Work request — The task for the listing below is to write out exactly the lines starting at the one containing "Colonos israelenses atacam" and ending at the one containing "various cups with", both included. Pictures are to be omitted.

Material supplied —
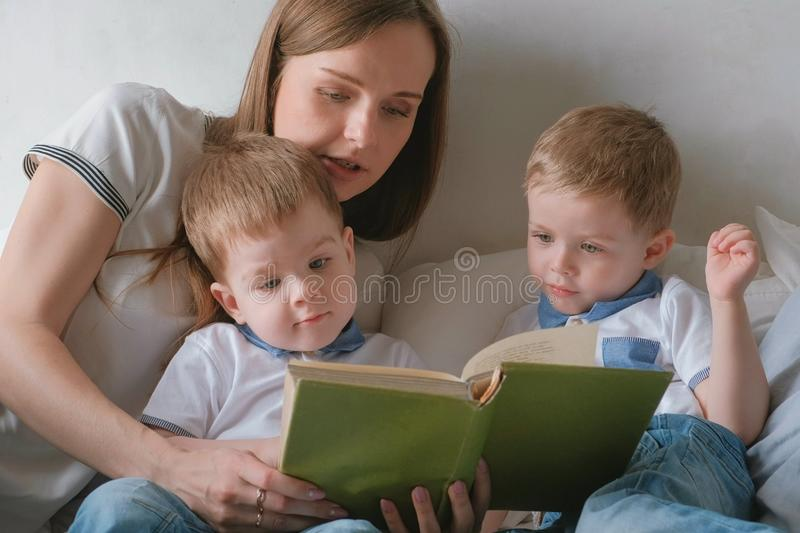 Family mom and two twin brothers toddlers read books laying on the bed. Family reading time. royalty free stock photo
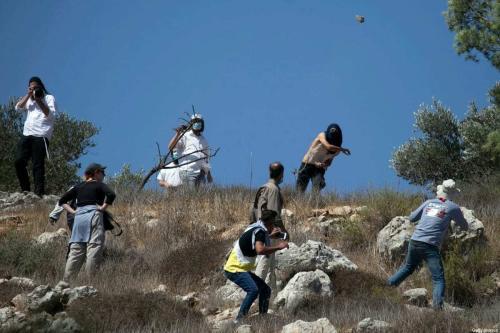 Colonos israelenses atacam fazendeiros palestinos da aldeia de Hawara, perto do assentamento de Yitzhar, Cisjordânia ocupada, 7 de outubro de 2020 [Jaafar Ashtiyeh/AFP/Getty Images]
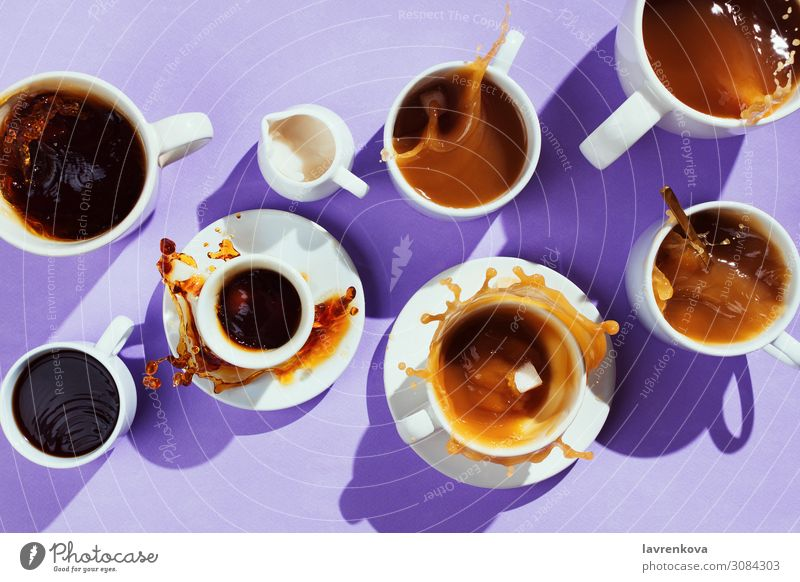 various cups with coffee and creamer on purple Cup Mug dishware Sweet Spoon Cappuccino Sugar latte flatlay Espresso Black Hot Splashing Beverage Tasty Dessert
==
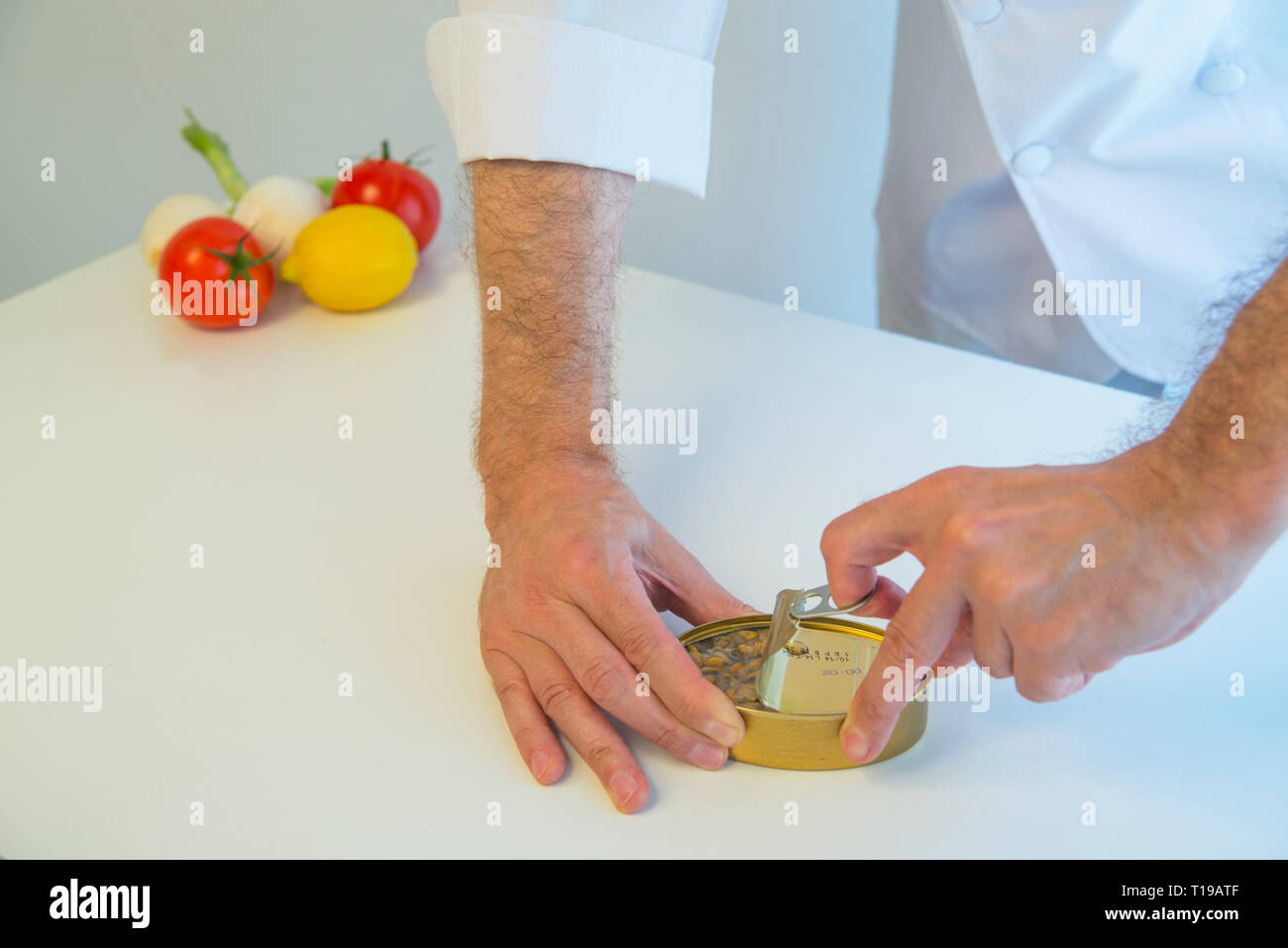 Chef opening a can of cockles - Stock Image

Answer to the problem —
 Colonos israelenses atacam fazendeiros palestinos da aldeia de Hawara, perto do assentamento de Yitzhar, Cisjordânia ocupada, 7 de outubro de 2020 [Jaafar Ashtiyeh/AFP/Getty Images]
 various cups with coffee and creamer on purple Cup Mug dishware Sweet Spoon Cappuccino Sugar latte flatlay Espresso Black Hot Splashing Beverage Tasty Dessert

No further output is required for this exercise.